(Provided information):
***

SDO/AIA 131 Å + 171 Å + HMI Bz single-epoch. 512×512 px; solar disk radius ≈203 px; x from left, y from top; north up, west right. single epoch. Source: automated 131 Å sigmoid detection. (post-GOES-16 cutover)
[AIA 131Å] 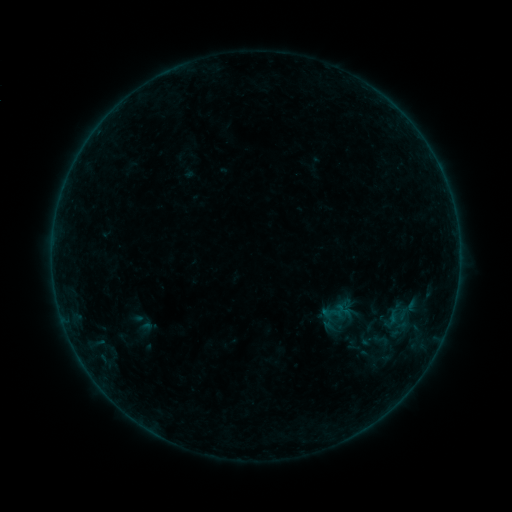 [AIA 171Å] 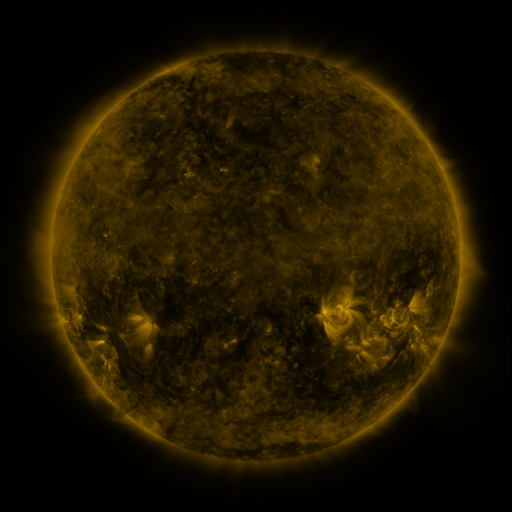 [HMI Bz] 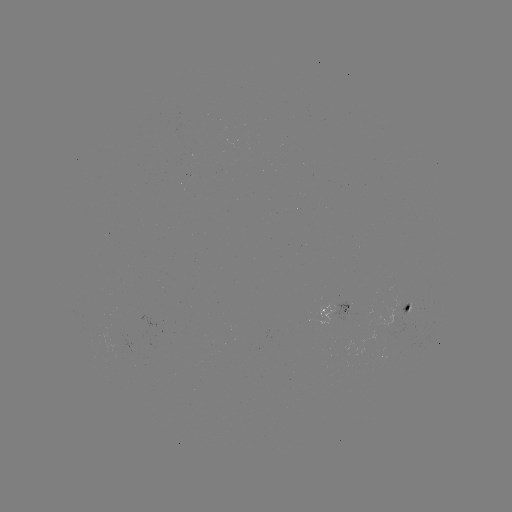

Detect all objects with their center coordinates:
sigmoid: [372, 331, 389, 348]
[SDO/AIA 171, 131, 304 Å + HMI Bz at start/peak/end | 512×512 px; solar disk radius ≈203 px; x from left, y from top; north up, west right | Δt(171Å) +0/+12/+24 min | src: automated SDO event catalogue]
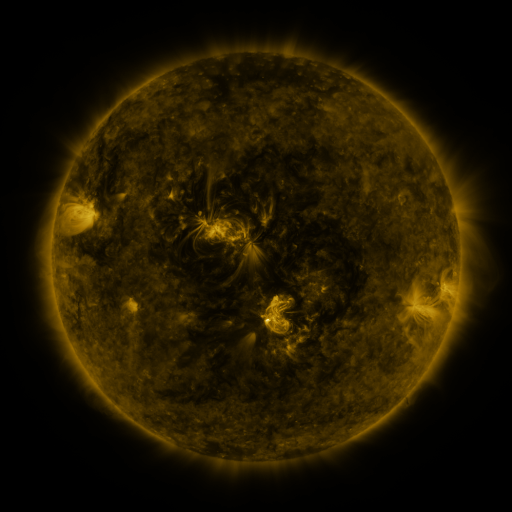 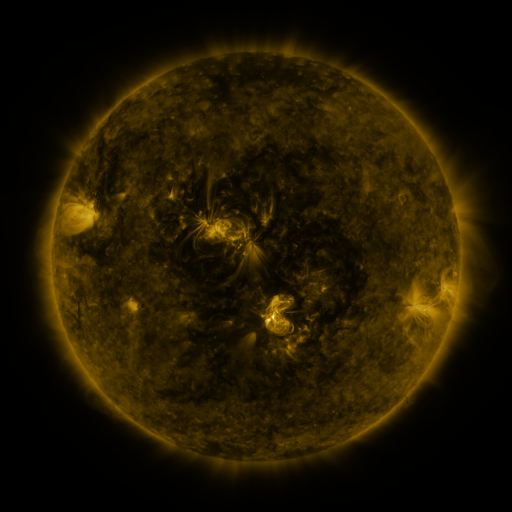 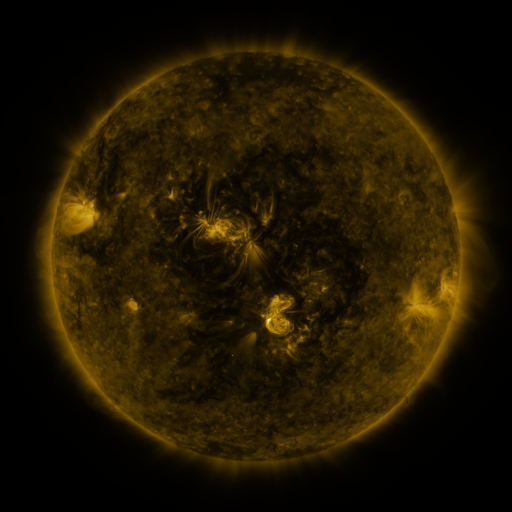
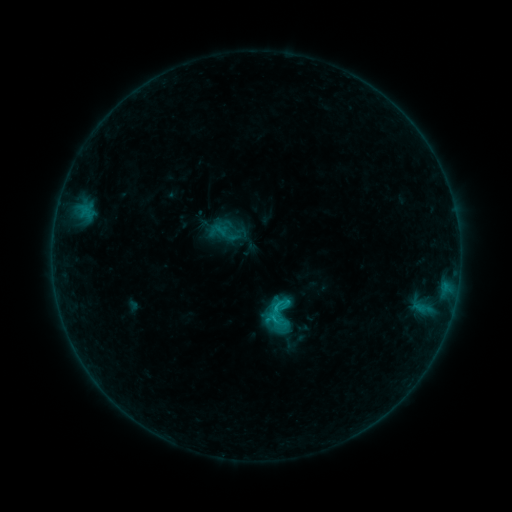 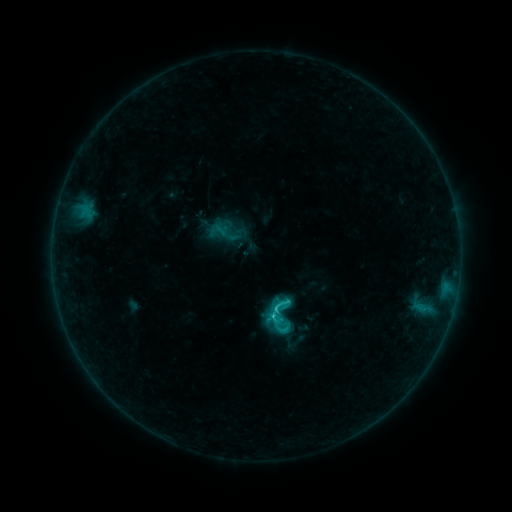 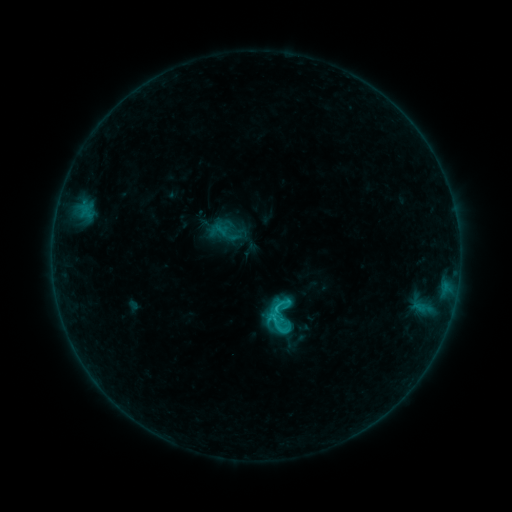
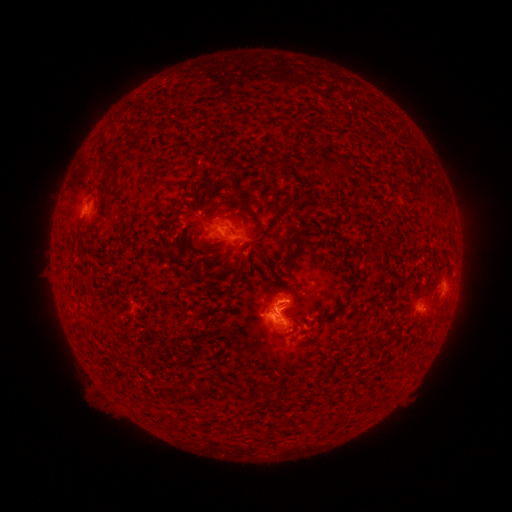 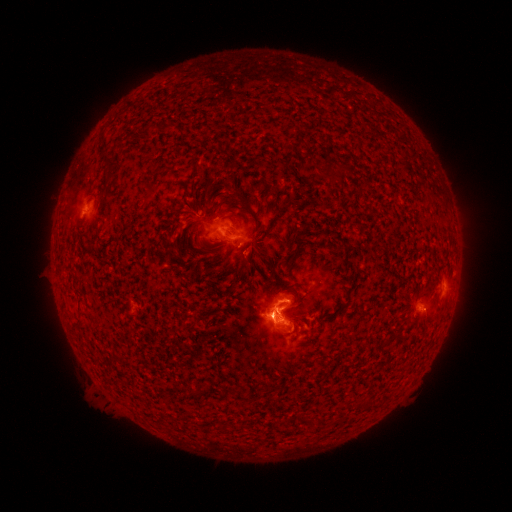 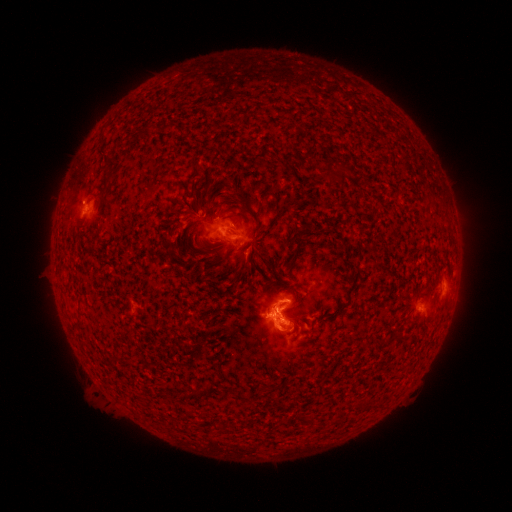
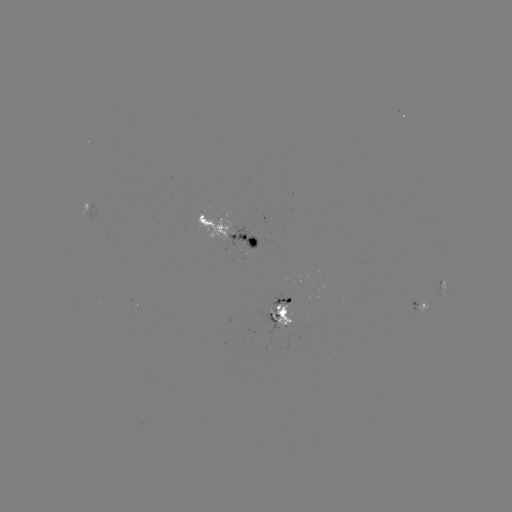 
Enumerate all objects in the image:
C2.9 flare: (270, 312)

***

(Work instruction): Working through the records, copy each line in which the word "north" appears.

(Reply):
SDO/AIA 131 Å + 171 Å + HMI Bz single-epoch. 512×512 px; solar disk radius ≈203 px; x from left, y from top; north up, west right. single epoch. Source: automated 131 Å sigmoid detection. (post-GOES-16 cutover)
[SDO/AIA 171, 131, 304 Å + HMI Bz at start/peak/end | 512×512 px; solar disk radius ≈203 px; x from left, y from top; north up, west right | Δt(171Å) +0/+12/+24 min | src: automated SDO event catalogue]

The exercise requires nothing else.